A SOUND OF THUNDER
9-5-2005
This was a movie about time travel. Some assholes (Gandhi) found a way to turn time travel into money, so they find this T-Rex who is going to die anyway, and at the last second of its life, you can shoot it, and pretend you are the balls. Well, you aren't. You are a stupid bored rich business person who to much time and money. Do you really think you killed that fucking thing? Stupid.
Don't step on any butterflies either or you will just plain fuck up everything. The changes to civilization come in waves, and that part is really cool. I love how trees start ripping through buildings and streets.

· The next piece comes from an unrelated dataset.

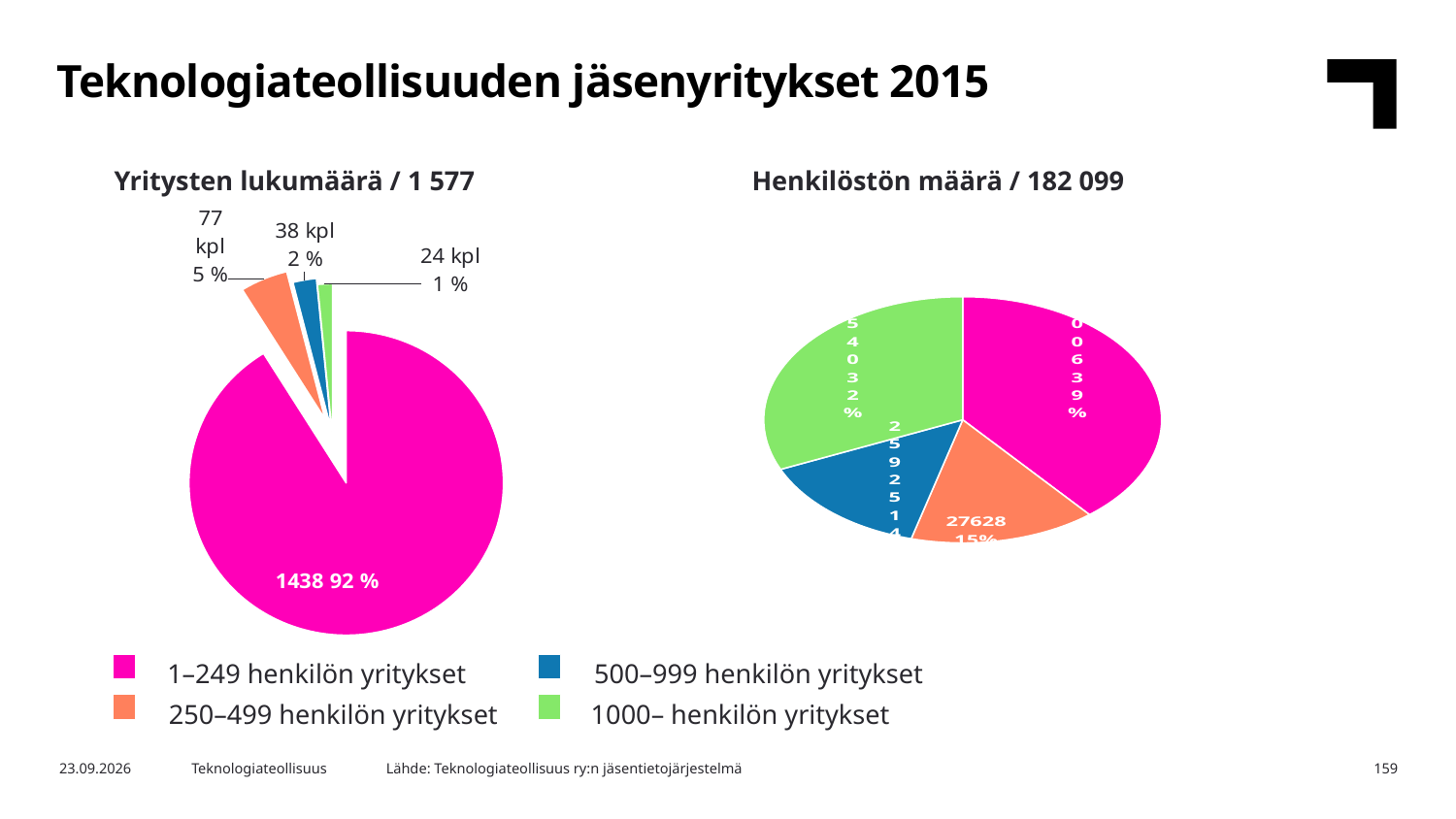
On the left chart (Yritysten lukumäärä), what is the difference in company count between the 250–499 and 500–999 categories? 39 On the left chart (Yritysten lukumäärä), how many companies are in the 250–499 henkilön yritykset category? 77 kpl What type of chart is used on the right side of the slide (Henkilöstön määrä)? Pie chart On the left chart (Yritysten lukumäärä), what percentage share do 1–249 henkilön yritykset have? 92 % On the left chart (Yritysten lukumäärä), how many companies are in the 1–249 henkilön yritykset category? 1438 On the left chart (Yritysten lukumäärä), which category has the smallest slice? 1000– henkilön yritykset On the left chart (Yritysten lukumäärä), how many companies are in the 1000– henkilön yritykset category? 24 kpl On the left chart (Yritysten lukumäärä), which category has the largest slice? 1–249 henkilön yritykset On the left chart (Yritysten lukumäärä), which has more companies: 500–999 henkilön yritykset or 1000– henkilön yritykset? 500–999 henkilön yritykset What is the title of the right chart? Henkilöstön määrä / 182 099 How many categories does the legend list? 4 On the left chart (Yritysten lukumäärä), what percentage share do 500–999 henkilön yritykset have? 2 %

People are so stupid. They say things like "what is this? what's happening"? What do you think stupid? Its a fucking tree!
Then there are these hybrid animals. They have the face of a baboon or something and the body of a lizard. They sleep upside down like a bat or a possum, but they have no wings. They also have some sort of body armor like a rhinoceros. Its awesome. Just because some dip shit stepped on a fucking butterfly. So don't stop on any.
Gandhi is a dick head. Everything is business and he has the wrong color hair for his face. He's bald and a leach. I think he dies though, which is cool. The last phase is when humans are effected and everyone turns into a sort of reptile bug thing. But then someone saves the day, and that's about it. Kind of sucks. I wanted to see the new humans copulate.
This movie was probably out on DVD by the time I left the theater. The individual effects were OK, the animals.. but the global ones, the scenery and backgrounds SUCKED! I mean really... they all looked like they were living and roaming around in cartoons. It was an interesting story though - so go see it. You have no life like me.